Best way of solving sparse linear systems in C++ -

I am currently working on a project where we need to solve

|Ax - b|^2.

In this case, A is a very sparse matrix and A'A has at most 5 nonzero elements in each row.

We are working with images and the dimension of A'A is NxN where N is the number of pixels. In this case N = 76800. We plan to go to RGB and then the dimension will be 3Nx3N.

In matlab solving (A'A)\(A'b) takes about 0.15 s, using doubles.

I have now done some experimenting with Eigens sparse solvers. I have tried:

SimplicialLLT
SimplicialLDLT
SparseQR
ConjugateGradient

and some different orderings. The by far best so far is

SimplicialLDLT

which takes about 0.35 - 0.5 using AMDOrdering.

When I for example use ConjugateGradient it takes roughly 6 s, using 0 as initilization.

The code for solving the problem is:

    A_tot.makeCompressed();
     // Create solver
    Eigen::SimplicialLDLT<Eigen::SparseMatrix<float>, Eigen::Lower, Eigen::AMDOrdering<int> > solver;
    // Eigen::ConjugateGradient<Eigen::SparseMatrix<float>, Eigen::Lower> cg;
    solver.analyzePattern(A_tot);
    t1 = omp_get_wtime();
    solver.compute(A_tot);
    if (solver.info() != Eigen::Success)
     {
         std::cerr << "Decomposition Failed" << std::endl;
         getchar();
     }
    Eigen::VectorXf opt = solver.solve(b_tot);
    t2 = omp_get_wtime();
    std::cout << "Time for normal equations: " << t2 - t1 << std::endl;

This is the first time I use sparse matrices in C++ and its solvers. For this project speed is crucial and below 0.1 s is a minimum.

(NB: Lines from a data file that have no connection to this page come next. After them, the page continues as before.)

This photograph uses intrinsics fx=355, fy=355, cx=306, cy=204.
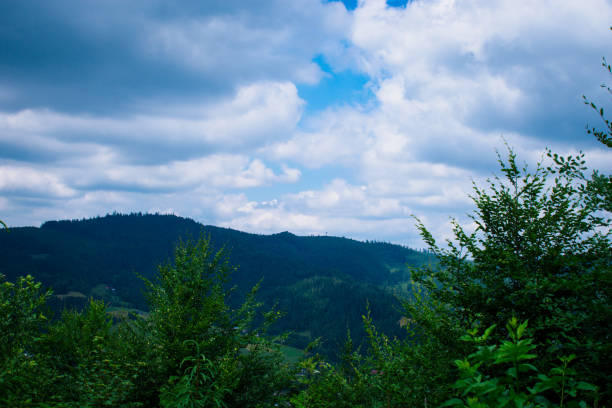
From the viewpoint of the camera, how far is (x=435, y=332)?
7.58 meters

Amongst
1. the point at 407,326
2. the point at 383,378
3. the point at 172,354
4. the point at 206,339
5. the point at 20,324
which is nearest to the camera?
the point at 172,354

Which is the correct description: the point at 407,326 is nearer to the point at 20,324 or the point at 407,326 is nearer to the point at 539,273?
the point at 539,273

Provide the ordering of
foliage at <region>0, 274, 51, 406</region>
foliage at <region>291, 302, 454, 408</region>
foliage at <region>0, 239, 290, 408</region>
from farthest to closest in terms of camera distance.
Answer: foliage at <region>291, 302, 454, 408</region>
foliage at <region>0, 239, 290, 408</region>
foliage at <region>0, 274, 51, 406</region>

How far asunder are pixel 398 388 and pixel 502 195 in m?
4.97

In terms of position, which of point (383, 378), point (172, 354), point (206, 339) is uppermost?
point (206, 339)

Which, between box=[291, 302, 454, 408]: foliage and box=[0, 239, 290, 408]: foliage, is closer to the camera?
box=[0, 239, 290, 408]: foliage

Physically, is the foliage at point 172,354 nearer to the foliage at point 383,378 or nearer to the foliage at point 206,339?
the foliage at point 206,339

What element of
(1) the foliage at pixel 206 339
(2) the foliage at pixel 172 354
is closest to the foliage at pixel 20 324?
(2) the foliage at pixel 172 354

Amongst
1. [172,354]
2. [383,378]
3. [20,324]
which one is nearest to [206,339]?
[172,354]

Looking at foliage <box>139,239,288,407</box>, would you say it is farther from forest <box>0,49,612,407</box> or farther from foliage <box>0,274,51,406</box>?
foliage <box>0,274,51,406</box>

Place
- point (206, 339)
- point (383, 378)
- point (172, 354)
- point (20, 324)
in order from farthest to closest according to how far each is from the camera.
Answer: point (383, 378)
point (206, 339)
point (20, 324)
point (172, 354)

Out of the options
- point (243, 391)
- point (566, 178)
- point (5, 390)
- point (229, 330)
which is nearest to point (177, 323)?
point (229, 330)

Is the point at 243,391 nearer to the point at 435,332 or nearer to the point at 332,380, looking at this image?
the point at 332,380

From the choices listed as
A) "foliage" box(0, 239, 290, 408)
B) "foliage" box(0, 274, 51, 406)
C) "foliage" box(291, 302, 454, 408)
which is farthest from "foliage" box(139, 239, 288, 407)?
"foliage" box(0, 274, 51, 406)
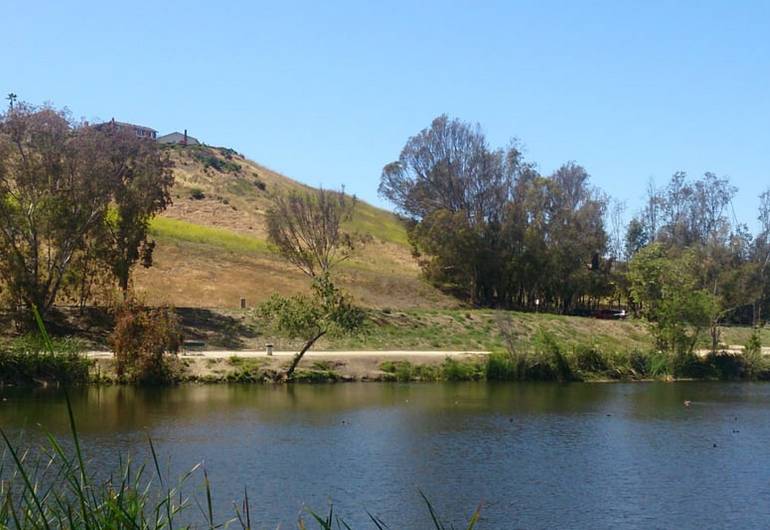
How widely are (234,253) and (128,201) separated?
35.6 metres

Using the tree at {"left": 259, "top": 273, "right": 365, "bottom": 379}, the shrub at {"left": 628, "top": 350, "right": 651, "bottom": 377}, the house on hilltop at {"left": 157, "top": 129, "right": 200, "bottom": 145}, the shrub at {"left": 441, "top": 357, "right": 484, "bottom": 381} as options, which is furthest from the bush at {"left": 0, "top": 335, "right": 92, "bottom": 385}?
the house on hilltop at {"left": 157, "top": 129, "right": 200, "bottom": 145}

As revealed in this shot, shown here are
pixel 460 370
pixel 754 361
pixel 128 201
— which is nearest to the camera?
pixel 460 370

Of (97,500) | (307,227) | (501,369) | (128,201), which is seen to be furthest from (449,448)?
(307,227)

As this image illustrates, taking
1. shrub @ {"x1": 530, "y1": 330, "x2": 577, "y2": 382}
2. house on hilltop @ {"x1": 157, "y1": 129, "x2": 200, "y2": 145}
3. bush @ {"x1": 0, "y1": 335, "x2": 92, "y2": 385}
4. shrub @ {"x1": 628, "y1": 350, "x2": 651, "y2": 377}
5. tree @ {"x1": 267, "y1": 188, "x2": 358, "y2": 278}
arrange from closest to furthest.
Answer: bush @ {"x1": 0, "y1": 335, "x2": 92, "y2": 385}, shrub @ {"x1": 530, "y1": 330, "x2": 577, "y2": 382}, shrub @ {"x1": 628, "y1": 350, "x2": 651, "y2": 377}, tree @ {"x1": 267, "y1": 188, "x2": 358, "y2": 278}, house on hilltop @ {"x1": 157, "y1": 129, "x2": 200, "y2": 145}

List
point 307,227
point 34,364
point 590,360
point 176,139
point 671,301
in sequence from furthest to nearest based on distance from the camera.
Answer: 1. point 176,139
2. point 307,227
3. point 671,301
4. point 590,360
5. point 34,364

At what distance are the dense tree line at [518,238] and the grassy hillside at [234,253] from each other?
593 cm

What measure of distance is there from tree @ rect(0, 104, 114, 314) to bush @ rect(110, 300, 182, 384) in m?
7.96

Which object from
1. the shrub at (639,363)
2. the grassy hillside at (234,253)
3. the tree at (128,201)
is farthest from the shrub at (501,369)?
the tree at (128,201)

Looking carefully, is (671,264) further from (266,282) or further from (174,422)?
(174,422)

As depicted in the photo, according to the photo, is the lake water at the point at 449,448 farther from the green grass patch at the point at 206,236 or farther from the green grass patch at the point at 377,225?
the green grass patch at the point at 377,225

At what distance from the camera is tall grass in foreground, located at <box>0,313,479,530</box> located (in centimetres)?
952

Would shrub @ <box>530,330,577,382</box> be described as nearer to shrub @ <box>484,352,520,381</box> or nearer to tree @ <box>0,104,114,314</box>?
shrub @ <box>484,352,520,381</box>

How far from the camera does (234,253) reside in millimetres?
98125

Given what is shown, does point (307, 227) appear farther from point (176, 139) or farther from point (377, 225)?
point (176, 139)
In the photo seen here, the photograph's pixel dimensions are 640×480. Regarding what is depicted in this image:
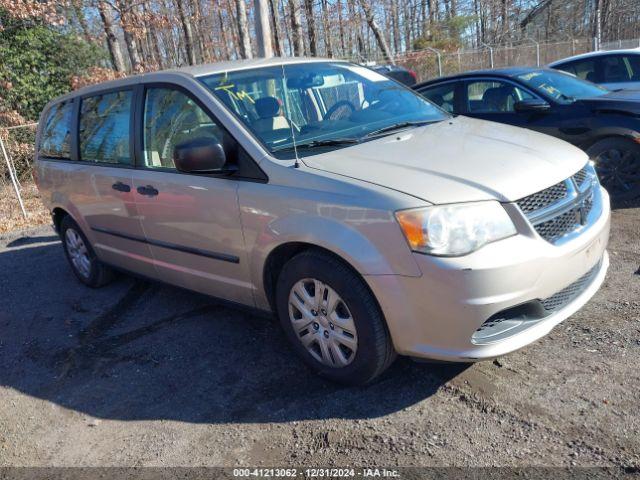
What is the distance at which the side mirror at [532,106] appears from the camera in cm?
628

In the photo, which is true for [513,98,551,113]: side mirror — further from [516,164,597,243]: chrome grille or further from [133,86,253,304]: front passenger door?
[133,86,253,304]: front passenger door

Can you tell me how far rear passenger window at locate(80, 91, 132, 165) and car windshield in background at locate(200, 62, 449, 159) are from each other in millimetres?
953

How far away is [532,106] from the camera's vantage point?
6.28 m

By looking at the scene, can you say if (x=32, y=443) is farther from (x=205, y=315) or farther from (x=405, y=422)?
(x=405, y=422)

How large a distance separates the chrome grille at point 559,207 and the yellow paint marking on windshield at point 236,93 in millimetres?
1891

I would like to get some feedback on which would be the best strategy here. For example one is supposed to be able to use SuiteSparse and OpenMP in Eigen. What are your experiences about these types of problems? Is there a way of extracting the structure for example? And should conjugateGradient really be that slow?

Edit:

Thanks for som valuable comments! Tonight I have been reading a bit about cuSparse on Nvidia. It seems to be able to do factorisation an even solve systems. In particular it seems one can reuse pattern and so forth. The question is how fast could this be and what is the possible overhead?

Given that the amount of data in my matrix A is the same as in an image, the memory copying should not be such an issue. I did some years ago software for real-time 3D reconstruction and then you copy data for each frame and a slow version still runs in over 50 Hz. So if the factorization is much faster it is a possible speed-up? In particualar the rest of the project will be on the GPU, so if one can solve it there directly and keep the solution it is no drawback I guess.

A lot has happened in the field of Cuda and I am not really up to date.

Here are two links I found: Benchmark?, MatlabGPU

Your matrix is extremely sparse and corresponds to a discretization on a 2D domain, so it is expected that SimplicialLDLT is the fastest here. Since the sparsity pattern is fixed, call analyzePattern once, and then factorize instead of compute. This should save some milliseconds. Moreover, since you're working on a regular grid, you might also try to bypass the re-ordering step using NaturalOrdering (not 100% sure, you have to bench). If that's still not fast enough, you might search for a Cholesky solver tailored for skyline matrices (the Cholesky factorization is much simpler and thus faster in this case).